PASSAGE TO READ:
Marcello Cervini and Ecclesiastical Government in Tridentine Italy
William V. Hudon
Marcello Cervini (1501-1555) was involved in virtually every aspect of ecclesiastical life in sixteenth-century Italy. He administered three dioceses, traveled widely on ambassadorial assignments, organized the agenda for the Council of Trent, presided over a curial reform commission, occupied a position of leadership in the Roman Inquisition, and served briefly as Pope Marcellus II.
In this biography of Cervini, Hudon offers a revisionist portrait that reveals the reformer and his works. He shows how Cervini, long regarded as one of the most important ecclesiastical figures in the Tridentine reformation, profoundly influenced reform before, during, and after the Council of Trent. In the course of his reassessment, Hudon illuminates the politics and culture of the sixteenth century.

PROVIDED DATA:
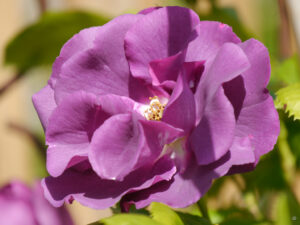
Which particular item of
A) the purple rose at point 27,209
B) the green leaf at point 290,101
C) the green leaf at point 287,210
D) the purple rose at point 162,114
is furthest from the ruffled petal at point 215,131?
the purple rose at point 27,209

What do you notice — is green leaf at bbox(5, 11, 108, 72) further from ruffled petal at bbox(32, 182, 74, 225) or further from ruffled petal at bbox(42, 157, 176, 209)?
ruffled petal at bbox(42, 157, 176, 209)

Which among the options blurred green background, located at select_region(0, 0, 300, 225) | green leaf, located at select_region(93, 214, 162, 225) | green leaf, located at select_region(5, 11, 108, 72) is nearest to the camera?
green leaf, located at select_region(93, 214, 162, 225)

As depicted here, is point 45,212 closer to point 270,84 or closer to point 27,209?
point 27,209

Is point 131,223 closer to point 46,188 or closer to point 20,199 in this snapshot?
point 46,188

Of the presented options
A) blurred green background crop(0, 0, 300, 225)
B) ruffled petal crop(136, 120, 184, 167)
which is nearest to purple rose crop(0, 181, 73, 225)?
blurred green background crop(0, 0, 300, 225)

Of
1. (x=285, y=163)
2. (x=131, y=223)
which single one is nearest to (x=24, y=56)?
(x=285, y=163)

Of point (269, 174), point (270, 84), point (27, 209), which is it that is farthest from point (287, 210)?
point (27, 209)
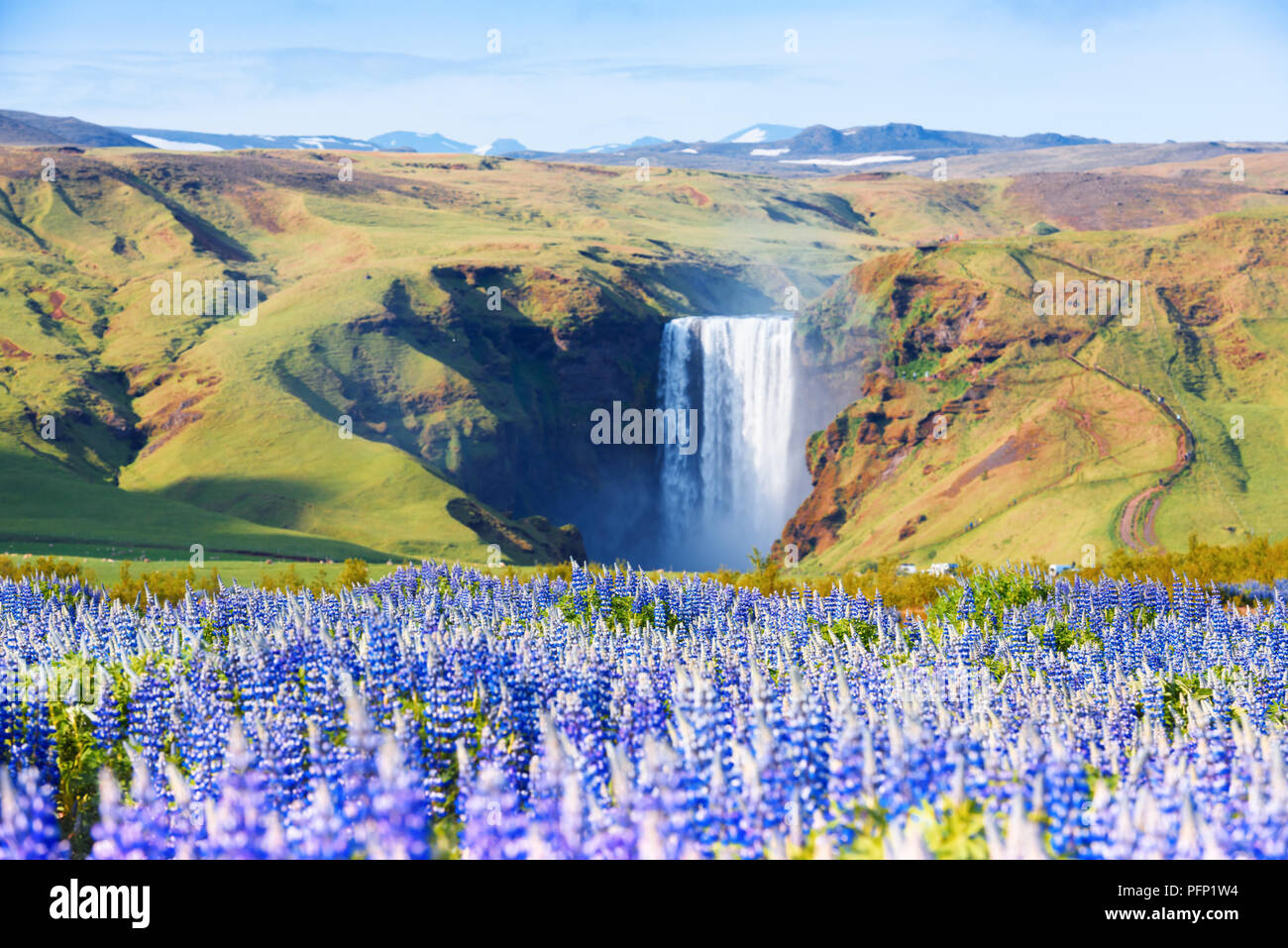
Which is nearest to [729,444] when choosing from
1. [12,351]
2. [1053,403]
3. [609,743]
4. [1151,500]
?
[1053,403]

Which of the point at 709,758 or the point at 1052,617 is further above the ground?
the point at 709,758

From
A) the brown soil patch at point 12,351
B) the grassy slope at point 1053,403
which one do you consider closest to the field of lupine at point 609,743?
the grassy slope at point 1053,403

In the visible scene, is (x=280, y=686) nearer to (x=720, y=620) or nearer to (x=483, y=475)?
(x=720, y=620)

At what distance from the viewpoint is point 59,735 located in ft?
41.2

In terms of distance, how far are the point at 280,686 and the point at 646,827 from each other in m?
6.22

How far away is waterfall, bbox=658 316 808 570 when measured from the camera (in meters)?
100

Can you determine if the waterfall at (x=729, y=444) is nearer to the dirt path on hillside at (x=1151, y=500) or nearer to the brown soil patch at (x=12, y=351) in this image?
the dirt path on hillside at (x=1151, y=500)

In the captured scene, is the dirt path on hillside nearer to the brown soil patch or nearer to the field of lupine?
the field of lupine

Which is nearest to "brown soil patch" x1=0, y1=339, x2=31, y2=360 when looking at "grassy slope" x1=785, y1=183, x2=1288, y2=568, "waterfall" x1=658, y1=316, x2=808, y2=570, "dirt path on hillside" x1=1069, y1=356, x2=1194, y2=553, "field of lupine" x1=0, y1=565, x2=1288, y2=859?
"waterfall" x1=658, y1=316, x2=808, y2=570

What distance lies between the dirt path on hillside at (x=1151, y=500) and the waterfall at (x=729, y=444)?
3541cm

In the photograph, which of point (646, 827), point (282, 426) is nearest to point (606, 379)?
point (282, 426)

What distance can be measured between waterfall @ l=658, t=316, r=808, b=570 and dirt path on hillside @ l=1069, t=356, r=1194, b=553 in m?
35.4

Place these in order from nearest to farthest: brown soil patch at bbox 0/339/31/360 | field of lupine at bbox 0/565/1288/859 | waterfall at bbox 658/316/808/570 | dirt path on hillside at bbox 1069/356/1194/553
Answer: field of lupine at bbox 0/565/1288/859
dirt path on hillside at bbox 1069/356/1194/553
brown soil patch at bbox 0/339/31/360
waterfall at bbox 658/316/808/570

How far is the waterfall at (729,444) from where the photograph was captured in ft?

--

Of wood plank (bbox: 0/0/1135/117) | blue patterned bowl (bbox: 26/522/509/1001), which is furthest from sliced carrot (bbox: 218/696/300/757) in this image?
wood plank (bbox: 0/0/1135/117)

SHORT TASK 1:
Using the passage on Marcello Cervini, say whether each statement agrees with it, answering yes or no and quoting the deciding words of the passage: (a) Cervini administered three dioceses. (b) Cervini served as pope for many years. (c) Hudon's biography repeats the long-standing view of Cervini without revising it.
SHORT TASK 2:
Carry on the passage about Marcello Cervini from where it stops.

TASK ANSWER 1:
(a) Yes: "He administered three dioceses"
(b) No: "served briefly as Pope Marcellus II"
(c) No: "Hudon offers a revisionist portrait that reveals the reformer and his works"

TASK ANSWER 2:
A product of the Renaissance culture of early modern Italy, Cervini lived and worked during a time of theological, political, and ecclesiastical upheaval. These forces of change, along with his work within an administration that maintained the legacy of the corrupt Renaissance papacy, were crucial in shaping Cervini's reformist attitude toward ecclesiastical government and its exercise. As a leader of the curia and ultimately the church at large, Hudon shows, Cervini demonstrated the commitment to undertake real reform, although in a manner different from his immediate predecessors and successors.
A valuable contribution to the history of early modern Italy, this study offers a reassessment of traditional scholarly interpretations, especially those that make distinctions between prelates on the basis of "spiritual" or "intransigent" attitudes, which Hudon claims are misleading and do not adequately account for the careers of individuals such as Cervini. Hudon draws extensively from archival sources, including Cervini's personal correspondence with political, literary, artistic, and ecclesiastical figures. The result is a thorough, human depiction of the man and his times.
(1992) 271 pp.
William V. Hudon is Associate Professor of History at Bloomsburg University.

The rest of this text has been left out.